Sunday, October 22, 2006

Jesus Cooks With Gordon Ramsay
Hi! My name is Jesus.
Most people think that all I do is save people from their sins and that I am most well known for being the Son of God. What most people don't actually know is that I am quite a keen cook and I love nothing more than getting into the kitchen and whipping up something tasty.
Much of my life has been associated with food and drink: turning water into wine, feeding 5,000 and for throwing the most memorable supper in the history of mankind.
Today I was joined by renowned celebrity chef, Gordon Ramsay, who was keen to show me some of his recipes. However, all did not go as planned. See the snapshots below.

Tuesday, October 17, 2006

Simon Asked Me How My Hairstyle Has Changed Through The Years

Here I am in the 60s. My style really caught on. Peace. Free love. Lots and lots of drugs. Man, I miss the 60s. You know, a lot of people imitated my look and I pretty much didn't have to do anything to my hair in order to blend in. Nice.

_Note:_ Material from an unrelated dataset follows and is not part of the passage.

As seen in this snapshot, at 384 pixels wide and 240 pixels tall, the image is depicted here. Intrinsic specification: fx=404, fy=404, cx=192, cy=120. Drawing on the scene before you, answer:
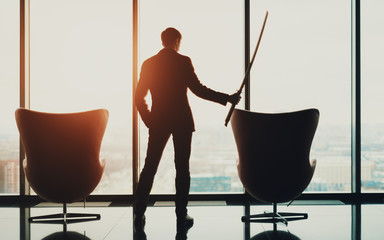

Now the 70s were something else. I decided to get a perm, but as you can see it went a bit wrong and I ended up with a really wild looking 'fro. Not that I am complaining. It worked for the 70s and Disco and all that. I even showed a little chest foliage.

Everyone had big hair in the 80s and i was an absolute slave to fashion. Copied the George Michael look. Bad move. I ended up looking like a gay hairdresser.

Monday, October 16, 2006

Nothing Cooking but Cosmic Antacids

My apologies to my readers, but sadly, I did not make it into the kitchen yesterday. I was tending to the sick. Well, I was tending to myself, because I was sick.

I will indeed be in form next Sunday so please do log on for that.

The questions have been rolling in and I will be getting around to answering them this evening and through to Thursday, so please keep an eye out. I will email you once your question is answered.

Please, in future, do not put your questions in the comment box, but email them to me on Fridays.

Thank you.

Tuesday, October 10, 2006

So Many Questions!

I would like to thank you all for your fascinating questions and I hope to get round to answering them all soon. I think in the light of things, I will need to schedule these answers so, what I have decided is that if you would like to ask me a question, email them to me on Fridays. ONLY Fridays. The address?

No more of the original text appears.